* Fragmento del documento
###

TANTÁLICOS

Como sea: no es posible referirse al cuento argentino sin pensar en Borges. Y el cuento chileno le debe mucho: «A Borges […] no lo conocí, pero es el autor que más releo. Y el que más me ha enseñado» (cit. en Tallón, párr. 7), decía Bolaño, su epígono trasandino. No sólo lo hizo en el ámbito de la escritura, sino en el de la lectura. Pensemos, por ejemplo, en esa selección inolvidable que fue Antología de la literatura fantástica (1940), realizada por Borges, Silvina Ocampo y Adolfo Bioy Casares. ¿Cuántos escritores chilenos habrán repasado por décadas estas páginas, maravillados, principalmente a partir de los años sesenta y mientras duró el influjo del boom, incluso a pesar de que no hay uno solo de ellos en el libro? Para Ángel Rama, la literatura chilena estaba obsesionada con el realismo, que, a partir de los cuarenta, se expresó en su vertiente social, con autores como Carlos Sepúlveda Leyton, Nicomedes Guzmán, Óscar Castro. En Argentina el panorama era muy distinto y eso se deja ver en la antología: Santiago Dabove, José Bianco, Julio Cortázar, H. A. Murena, Leopoldo Lugones, Macedonio Fernández son sólo algunos de los seleccionados rioplatenses.

###

* Material de datos
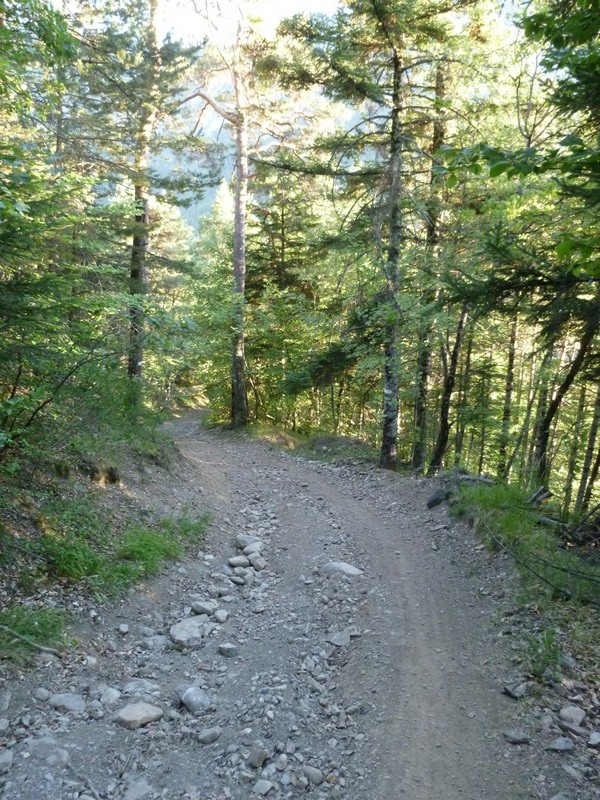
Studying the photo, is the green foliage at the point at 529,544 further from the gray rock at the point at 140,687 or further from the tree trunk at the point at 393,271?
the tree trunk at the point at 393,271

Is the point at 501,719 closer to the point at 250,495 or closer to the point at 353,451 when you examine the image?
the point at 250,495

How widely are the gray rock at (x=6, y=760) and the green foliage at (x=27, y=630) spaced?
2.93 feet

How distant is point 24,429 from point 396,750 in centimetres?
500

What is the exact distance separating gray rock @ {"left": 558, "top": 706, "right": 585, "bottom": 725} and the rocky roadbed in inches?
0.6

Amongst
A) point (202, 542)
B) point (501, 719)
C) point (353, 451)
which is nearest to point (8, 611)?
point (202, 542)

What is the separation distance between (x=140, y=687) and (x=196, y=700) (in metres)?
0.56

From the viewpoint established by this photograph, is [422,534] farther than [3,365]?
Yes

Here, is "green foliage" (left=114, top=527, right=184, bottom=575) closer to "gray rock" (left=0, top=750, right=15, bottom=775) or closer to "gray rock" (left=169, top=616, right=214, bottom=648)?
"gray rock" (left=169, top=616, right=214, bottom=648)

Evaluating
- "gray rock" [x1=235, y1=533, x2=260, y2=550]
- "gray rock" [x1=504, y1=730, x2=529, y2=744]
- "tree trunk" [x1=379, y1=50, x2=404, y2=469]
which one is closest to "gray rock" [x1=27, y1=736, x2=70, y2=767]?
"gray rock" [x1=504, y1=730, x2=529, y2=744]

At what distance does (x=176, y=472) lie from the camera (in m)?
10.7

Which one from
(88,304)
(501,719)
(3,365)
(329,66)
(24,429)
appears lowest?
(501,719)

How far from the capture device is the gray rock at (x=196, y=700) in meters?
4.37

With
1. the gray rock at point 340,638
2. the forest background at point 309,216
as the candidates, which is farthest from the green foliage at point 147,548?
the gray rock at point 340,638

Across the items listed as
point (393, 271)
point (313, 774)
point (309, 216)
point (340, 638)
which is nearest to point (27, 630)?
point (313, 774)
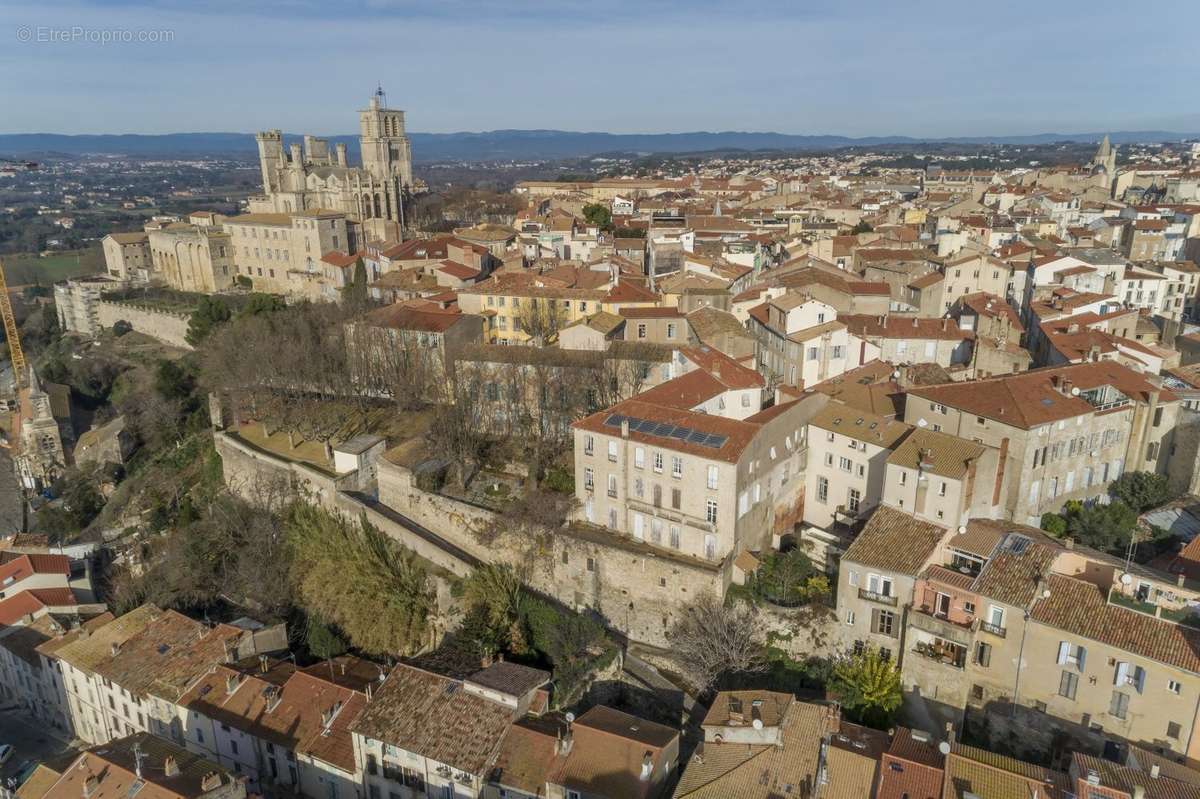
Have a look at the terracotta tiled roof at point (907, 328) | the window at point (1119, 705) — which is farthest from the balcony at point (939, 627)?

###

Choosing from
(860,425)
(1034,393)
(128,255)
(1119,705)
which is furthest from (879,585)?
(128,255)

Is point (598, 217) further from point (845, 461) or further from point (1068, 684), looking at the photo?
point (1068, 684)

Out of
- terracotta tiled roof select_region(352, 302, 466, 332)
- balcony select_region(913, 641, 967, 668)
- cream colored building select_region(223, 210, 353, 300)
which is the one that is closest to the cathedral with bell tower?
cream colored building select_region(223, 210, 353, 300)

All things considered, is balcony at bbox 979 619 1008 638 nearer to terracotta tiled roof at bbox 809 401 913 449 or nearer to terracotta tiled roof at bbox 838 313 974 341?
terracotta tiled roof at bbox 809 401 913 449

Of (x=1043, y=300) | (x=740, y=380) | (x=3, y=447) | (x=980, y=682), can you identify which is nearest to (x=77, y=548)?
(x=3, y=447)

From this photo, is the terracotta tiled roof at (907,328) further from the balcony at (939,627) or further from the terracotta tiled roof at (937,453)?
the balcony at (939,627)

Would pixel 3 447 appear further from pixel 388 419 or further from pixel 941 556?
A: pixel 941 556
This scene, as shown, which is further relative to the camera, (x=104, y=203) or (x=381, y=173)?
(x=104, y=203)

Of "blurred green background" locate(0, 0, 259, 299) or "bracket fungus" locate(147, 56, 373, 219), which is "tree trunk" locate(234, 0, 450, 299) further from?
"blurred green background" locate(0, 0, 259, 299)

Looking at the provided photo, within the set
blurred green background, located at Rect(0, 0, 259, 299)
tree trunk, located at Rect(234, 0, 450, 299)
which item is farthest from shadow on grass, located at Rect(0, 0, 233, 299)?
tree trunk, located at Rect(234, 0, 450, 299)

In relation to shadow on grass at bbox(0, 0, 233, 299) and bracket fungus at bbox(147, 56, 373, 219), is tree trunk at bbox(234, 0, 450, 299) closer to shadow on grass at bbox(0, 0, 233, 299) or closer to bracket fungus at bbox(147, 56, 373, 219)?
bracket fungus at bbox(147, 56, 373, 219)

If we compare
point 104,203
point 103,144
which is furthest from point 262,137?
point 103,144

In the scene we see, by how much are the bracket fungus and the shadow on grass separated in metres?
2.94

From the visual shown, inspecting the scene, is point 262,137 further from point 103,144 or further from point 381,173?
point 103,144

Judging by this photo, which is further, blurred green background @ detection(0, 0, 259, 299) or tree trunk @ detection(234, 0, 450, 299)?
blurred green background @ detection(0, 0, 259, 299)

###

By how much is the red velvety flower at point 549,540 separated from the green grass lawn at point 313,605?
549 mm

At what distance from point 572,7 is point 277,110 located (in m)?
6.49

###

* Ejercicios
• a. Responde con base en el texto sobre Borges y el cuento chileno:
(i) ¿En qué año apareció la Antología de la literatura fantástica?
(ii) ¿Con qué estaba obsesionada la literatura chilena según Ángel Rama?
(iii) ¿A qué autor declara Bolaño releer más que a ningún otro?
• b. Continúa el texto sobre Borges y el cuento chileno a partir de su última oración.

* Respuestas en orden
• a.
(i) En 1940.
(ii) Con el realismo.
(iii) A Borges.

• b.
Que la Antología se leyó y se sigue leyendo nos lo demuestra Alejandro Zambra (1975) y su Bonsái (2006). Quizá la mayoría recuerde de esa novela las alusiones a Proust, pero más decisivo aun en la trama es un cameo a Macedonio Fernández (1874-1952), y específicamente al cuento «Tantalia», seleccionado por Borges, Lange y Bioy. Julio y Emilia, los protagonistas de Bonsái, son fieles al ritual de leer antes de tener sexo:

Un buen o un mal día el azar los condujo a las páginas de la Antología de la literatura fantástica de Borges, Bioy Casares y Silvina Ocampo. Después de imaginar bóvedas o casas sin puertas, después de inventariar los rasgos de fantasmas innombrables, recalaron en «Tantalia», un breve relato de Macedonio Fernández, que los afectó profundamente (32).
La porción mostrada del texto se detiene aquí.